After switching the implementation to one that uses multiple steps of dictionaries (If you want to have your keys based on memory address, you either use NSMapTable if you want to directly access your storage from Objective-C too, or you use ObjectIdentifier as key for your dictionary, which just bitcasts your pointer to Builtin.RawPointer and uses that value for hashing and equality checking and it also works for types), my version finally became comparable in speed to Apple’s.

“Wall clock” time relative to Apple’s NotificationCenter. Number of operations is chosen separately in each test case, so the reference test executes between 0,1s and 1s. Tests were ran on a baseline 2018 15" MacBook Pro.

As ObjectIdentifier doesn’t keep a reference to the object, I also needed to have a weak reference to the observed object to check if it’s the same one that we observed, or a different object got its memory address after it deallocated. At first, I was using compactMap to filter these out but since that means creating a whole new array for the observations to call every time a notification was posted, it was also a considerable slowdown, so I decided to switch to just returning Dictionary.Values instead and filter out the unneeded observations just before calling the block for them, which pushed my framework to be faster than Apple’s NotificationCenter even with optimizations turned off.

Since Apple’s frameworks already use a lot of notifications that might be used in a project, I also wanted to provide a way to have a wrapper for them that takes care of the unboxing (and boxing if you want to post) of those notifications. As the compiler needs to know the exact type when calling a generic function, we can just use the same method signature for the new observe and post methods but with our new BridgedNotification protocol and it is guaranteed that they won’t use the TypedNotificationCenter way of observing/posting.
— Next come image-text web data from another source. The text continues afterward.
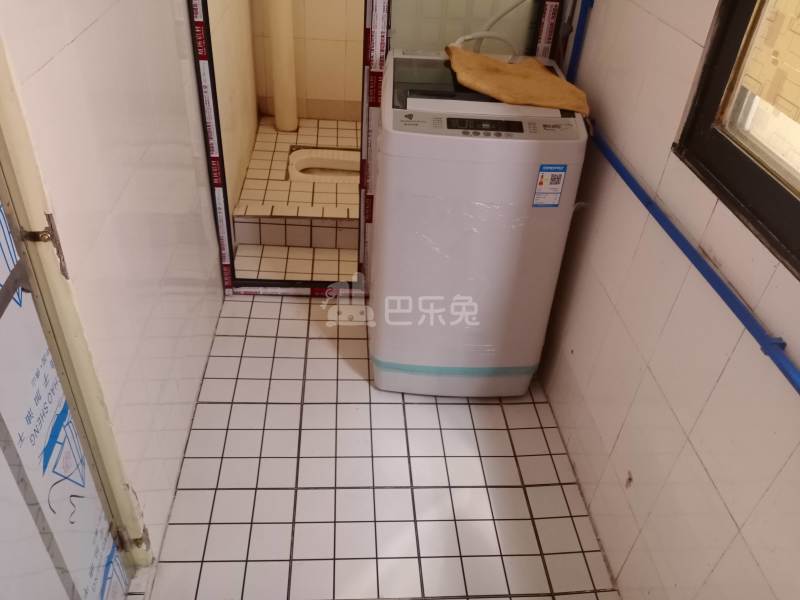 柏雅公寓（程界东新东巷6号）6994864厨房图6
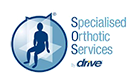 Specialised Orthotic Services Ireland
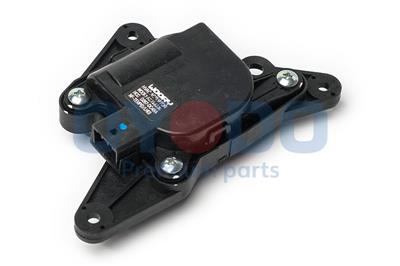 Oyodo 75E0684-OYO EAN: 5904270109010.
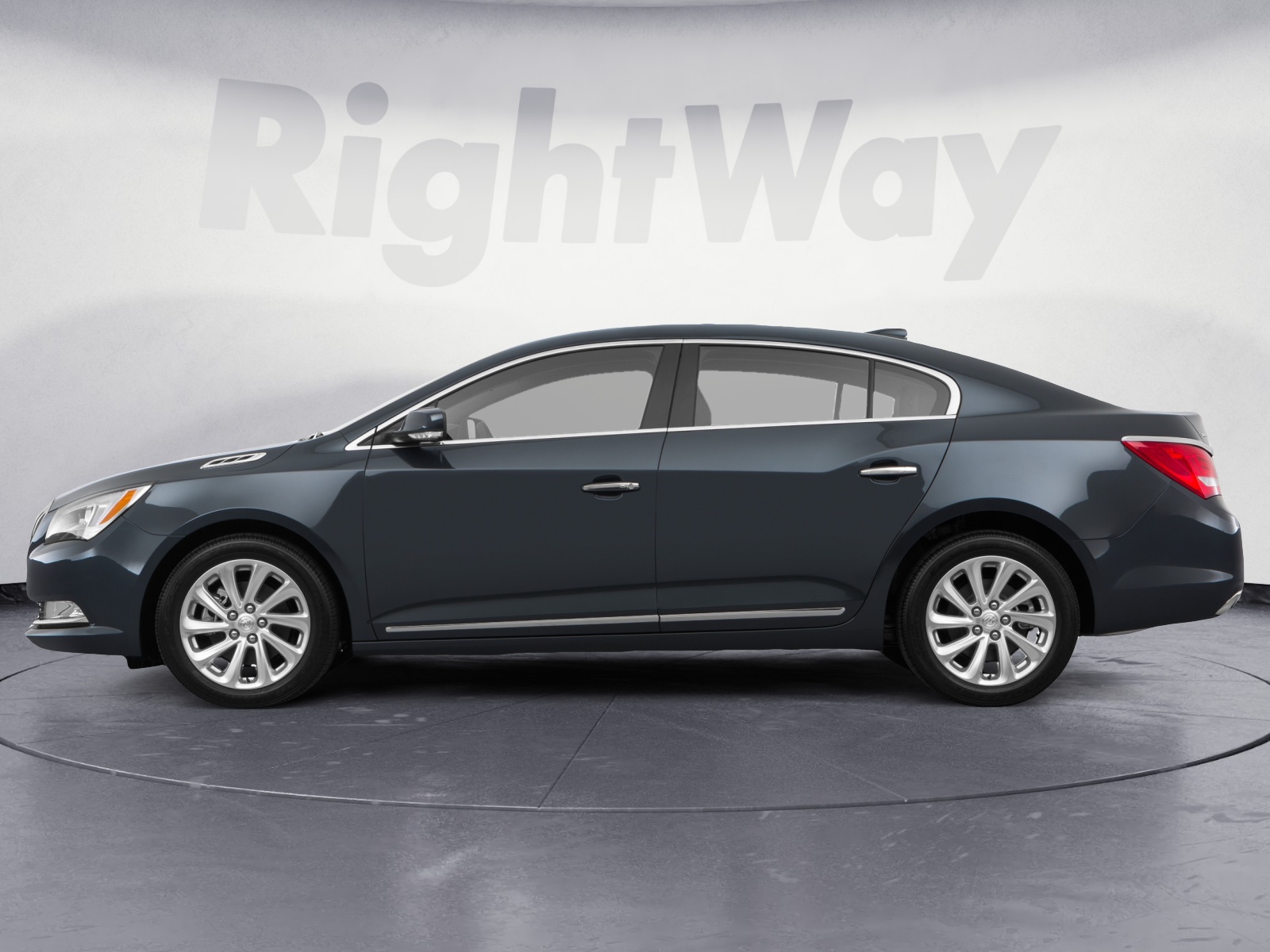 buick lacrosse 2015 1G4GB5G37FF115007 image buick lacrosse 2015 1G4GB5G37FF115007 image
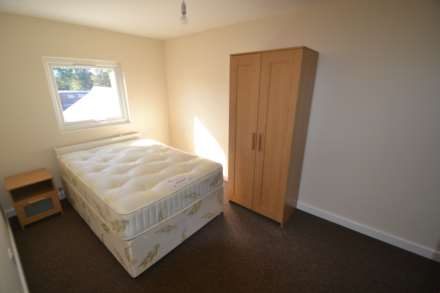 Orts Road, Reading, Image 12
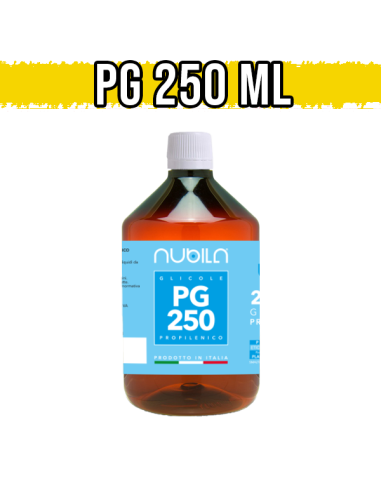 copy of Glicole Propilenico TNT Vape 500ml Full PG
As you can see, these notifications will use NotificationCenter.default instead of our own and just provide a wrapper for observing, posting and invalidating when our observation deallocates. As translating all the notifications along with writing tests for them would require a lot of work that might never be used and might also require decisions for values that have a minimum version higher than ours, I decided to just translate 1 set of them for v1.0.0.

My plans for v2

Currently, my only goal for v2 is to have a more intuitive API. For example if you have a UIButton.PressedNotification, you might want to write button.onPressed { … } and UIButton.onPressed { … } instead of TypedNotificationCenter.default.observe(UIButton.PressedNotification.self, object: button) { … }

The most obvious answer for this would be generating the code in the pre-build phase but that requires initiating a build before being able to use code completion, so if I can find a way to solve it with some generic/extension magic, that would be the best.

Final thoughts

In my opinion, writing a framework like this is really fun. It’s also a great practice for writing high performant thread safe code. Even though in most real-world use cases there is no difference in your code executing in 0.01 or 0.1 seconds, you still don’t want it to take 30 seconds.

As for the people, who are curious when they should have multiple notification centers, here is a quote from Apple’s docs:

Each running app has a default notification center, and you can create new notification centers to organize communications in particular contexts.

Those contexts are usually frameworks that have a noticeable amount of internal communication.